Work instructions
A. In two sentences, summarize the Absurd Times column that appears below, before the data.
B. Reproduce the portion of the Absurd Times column between "It was determined" and "would have happened.", inclusive.

Source passage
▼

THE ABSURD TIMES
Illustration: Latuff illustrates that History Rhymes
Slaughter in Israel
by
Honest Charlie
I imagine you were all treated to the wall-to-wall coverage of the Titanic wet ending last week and thrilled with every moment. Thinking of that, let me ask the following question: Suppose you were offered a quarter of a million dollars with two choices: A) you could take the quarter of a million dollars, perhaps hire a financial advisor so you could manage to keep a good portion of it, or you could put yourself in a small but cramped submarine that held five people and went down 20 to 30 thousand feet below sea level with 50 hours of oxygen and with pressures on it about 80 times that experienced at sea level to look at a shipwreck. Which would you choose? I thought so. They are all dead anyway.
It was determined later that this particular sub had only been used twice before, was considered less expensive, and more "reliable" than what had been used previously.
At the same time, other things were going on. We will discuss them instead. At the same time as the five were drowned, 200 or more drowned at sea due to the dictates of Greece. If Gaddafi were still in power, I doubt that would have happened.
One more massacre is still in progress as it has been for years and shows every likelihood of increasing as it has for decades, reaching a degree of perfidy so outrageous that it has been declared illegal, but that matter is being attended to with the direct expedient of eliminating the courts from any real say in the matter. Of course, we are dealing with Israel.

▲

Listed records
▼

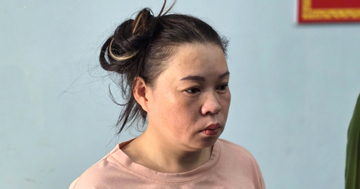 Bắt giữ người phụ nữ vượt rào chắn, hành hung 2 nhân viên đường sắt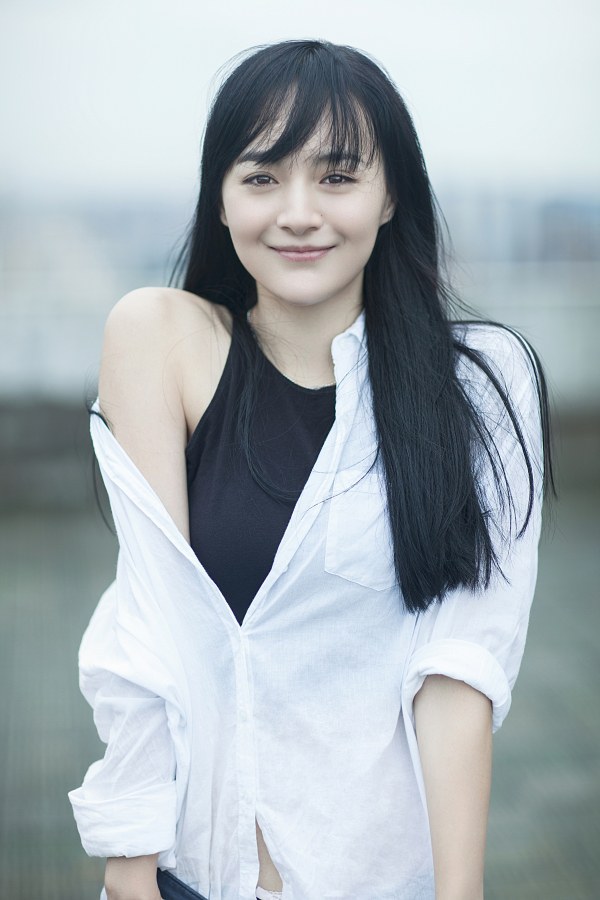 李依伊
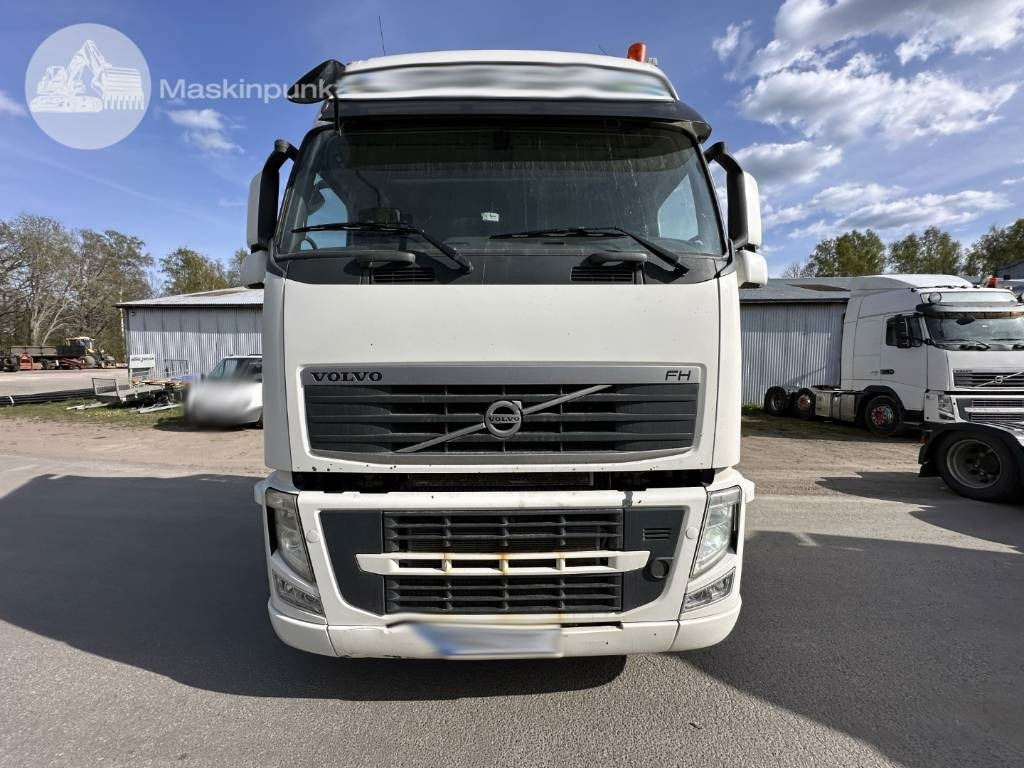 Volvo FH 460 - شاحنة جرار: صور 3 Volvo FH 460 - شاحنة جرار: صور 3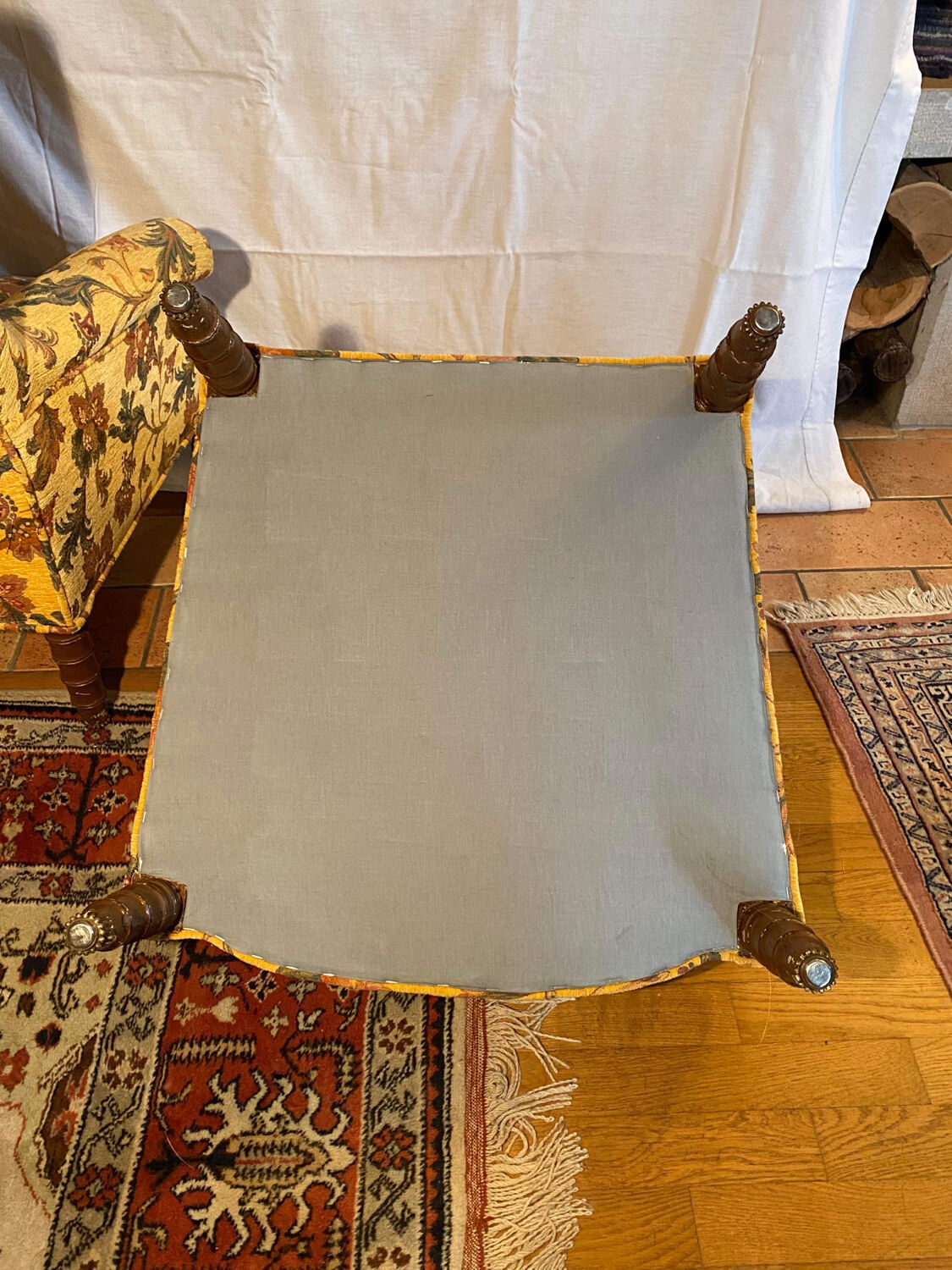 Pair of english style armchairs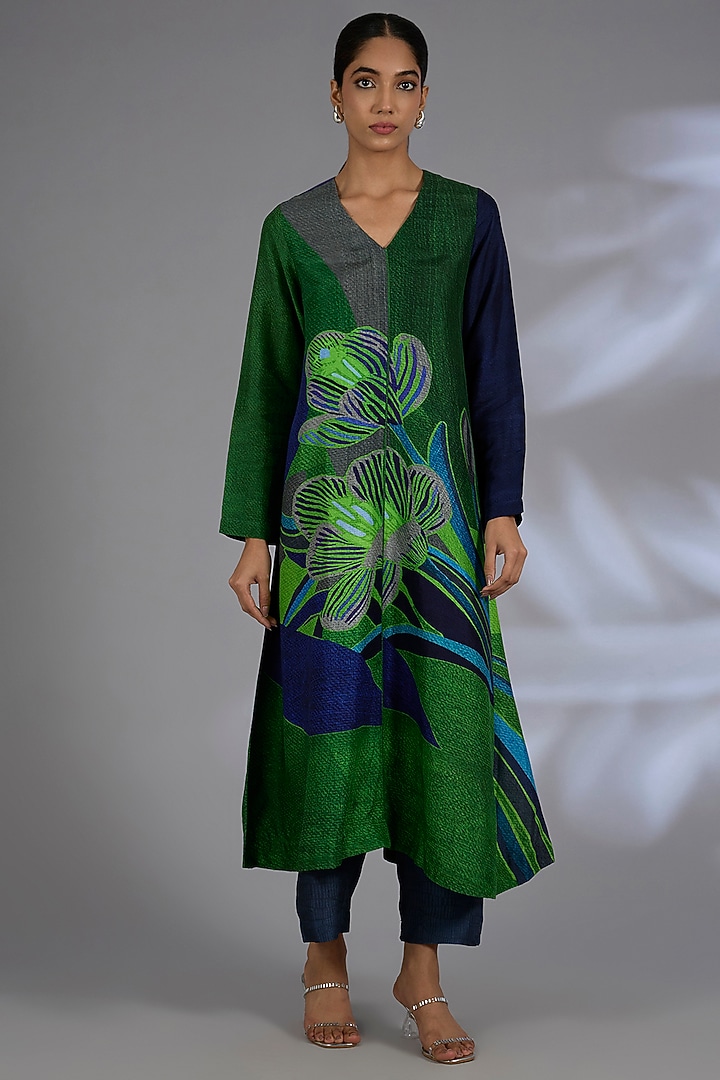 Green Dupion Silk Kurta Set by CLOS at Pernia's Pop Up Shop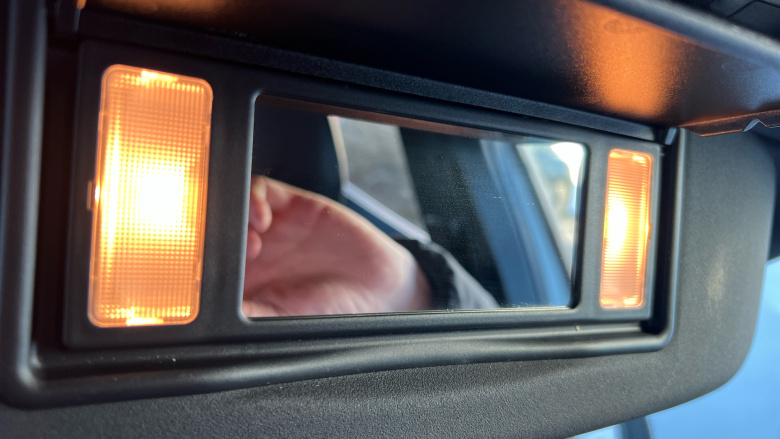 Volvo V40 T2 [122] R DESIGN Pro 5dr Geartronic Petrol Hatchback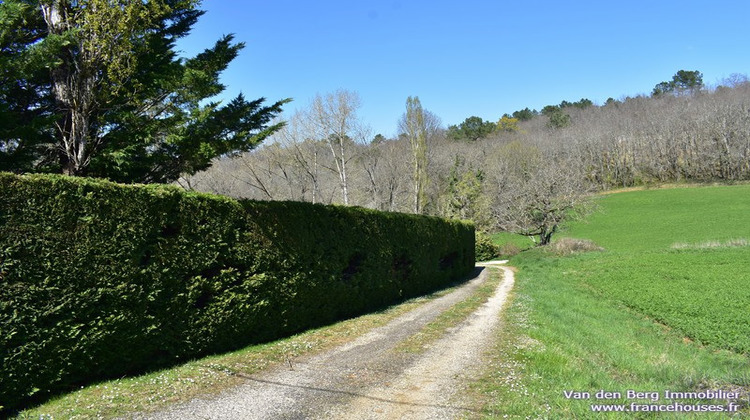 Ma-Cabane - Vente Maison PONTCIRQ, 164 m²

▲

Numbered responses
A. The column first asks whether anyone would choose a dive to a shipwreck in a cramped five-person submarine over a quarter of a million dollars, and it notes that those aboard are dead and that the sub had been used only twice before. It then turns to other events: 200 or more people drowned at sea due to the dictates of Greece, and a years-long massacre involving Israel continues, one declared illegal even as the courts are being removed from any real say in the matter.

B.
It was determined later that this particular sub had only been used twice before, was considered less expensive, and more "reliable" than what had been used previously.
At the same time, other things were going on. We will discuss them instead. At the same time as the five were drowned, 200 or more drowned at sea due to the dictates of Greece. If Gaddafi were still in power, I doubt that would have happened.